A few months back I quit my day job as a producer/booker/bureau coordinator at NBC Network News and moved out to Los Angeles with the grand idea of making a life for myself out here. I’ve always had a passion for pop culture and the entertainment side of news, and after working the daily grind of hard news for the last eight years, I figured I could go back to my roots and report on the things I love. It’s a different world these days – while entertainment journalism has always been rife with gossip and rumours, when I flung myself into the fire in the late part of 1999, it wasn’t run by the blogosphere. It’s changed the game how reporting works as publicists have a greater understanding of how to better reach their market through online social media and pop culture websites.
And they are doing a damn fine job of staying on the pulse of what’s hot out of Hollywood. Still, a lot of people, friends, and contacts from my moonlighting as a super hero at comic book conventions, come to me with questions about what it takes to break into the industry. I’m no expert on the red carpet, as I’m just getting my feet wet in this big Hollywood world, but it challenged me to think about how I want to run my life as this pop culture mercenary.
Be a fan of their work, not of them.
One of the best bits of advice I ever read about entertainment reporting was, “Be friendly with celebrities, but not their friends.” Of course it’s exciting to interview people who you admire. It’s great when you get some one on one time with a person whose work has influenced you, or at least entertained you, in some way. I’ve seen good journalist, and many a blogger, get too wrapped up in celebrity life. Leave the fangirling to Tumblr.
Ask the unusual question.
TMZ, US Weekly, even HuffPo have the gossip lines covered. Scandal is easy to write about, but very few people want to talk about it. And yeah, sometimes we have a news director or editor breathing down our neck hoping we’ll be the one that finally breaks the ice and gets the person to open up about whatever divorce, dating, child custody issue they are having. Trust me, you won’t. And you may just piss off someone important in doing so. So dig deeper. Think a bit harder. Find a passion of theirs, enlighten the world to their charity work, or what they are a fan of. Ask about their current work in a way that will cause your subject to not give you a canned response, even if it’s the same question everyone else is asking – just phrased a bit differently.
Get to know their publicist.
The people you want to be on first name basis with, and have their numbers starred in your little black phone are the people who manage the celebrities. Getting in good with them will get you face time with the people you want to talk to. Always have business cards and a smile ready when you meet them. Establish a rapport, get on a first name basis with them, and get your name out to them.
Take the photos that matter.
In this modern world where social media is key, everyone wants instantaneous access to information and bragging rights. There’s nothing wrong with taking a few key shots of your location, to tease what you are doing. It gets your readers excited, and in turn, could reach a new viewership for your work. Keep in mind though, the lead is not, “I met So-and-So today!” It’s what that person is promoting.
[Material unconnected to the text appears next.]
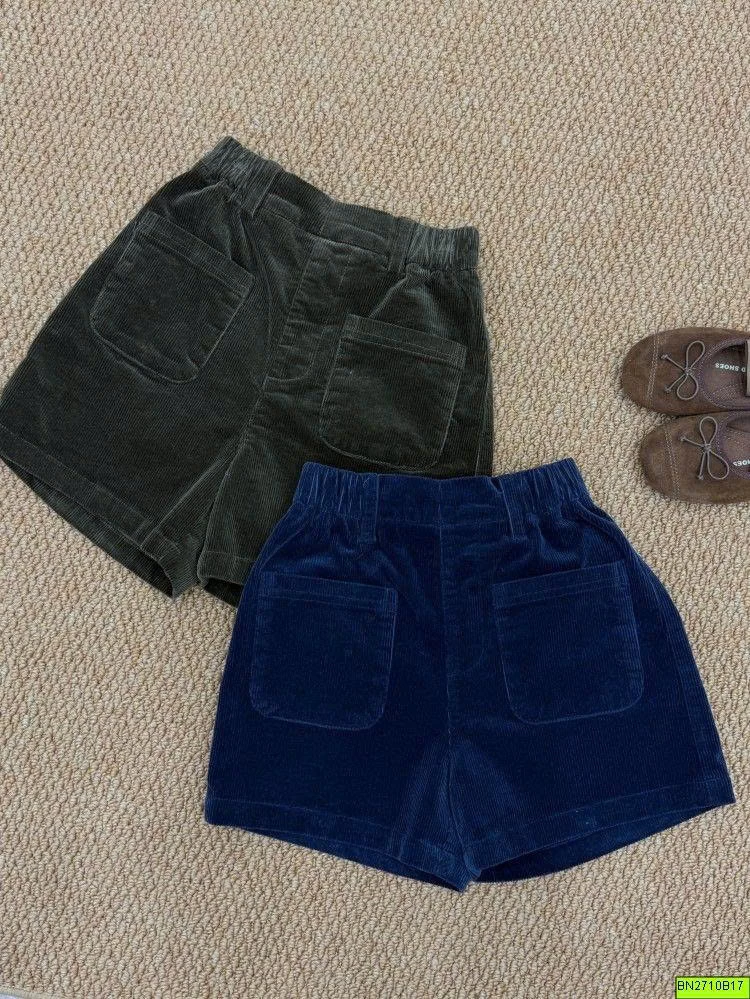 QUẦN SHORT NHUNG AMBB  26E156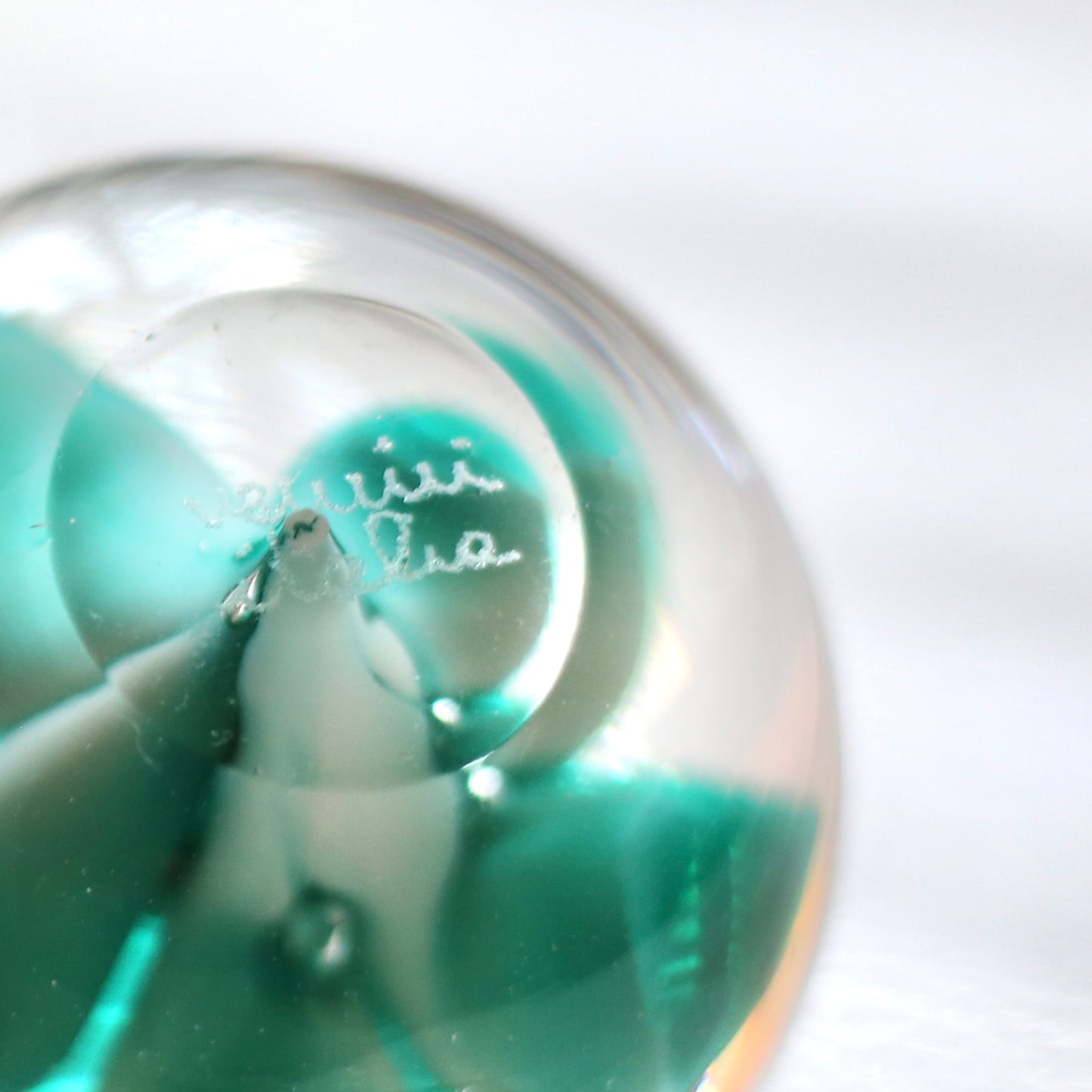 flower paperweight / Venini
Some bloggers want to go Pokemon on the celebs and try to collect them all. Use your better judgment when asking for photos with celebrities. If you are in a press line, at a red carpet event, or a large show where their time is limited, it’s probably best to just snap a shot of them, or have another person around you get a shot while you are interviewing them. A lot of your friends may think it’s cool you met a certain someone, but the people who follow your work want to know what you and that person had to say. Get the images that are relevant to your piece first, because at the end of the day, the readers want to see the person you are talking to.
Promote your work.
The world is at our finger tips. Get to the Twitters, the Facebooks, the Tumblrs, and every site you can think of to let people know where to read your work. Just don’t be spammy about it. Other events pages don’t like it when you post a link that doesn’t further promote their own agenda. If you want to do that, just email the person in charge and ask. Getting permission goes a long way, and it establishes a connection with a page / site runner, who could potentially help promote your work further.
And on that note, keep the click bait titles at bay. Nothing is ever so amazing, so unbelievable, and guess what – we all can figure out what will happen next. Take some AP lessons in crafting a title, make it compelling, tease what you are talking about, invite the reader to take part in your piece.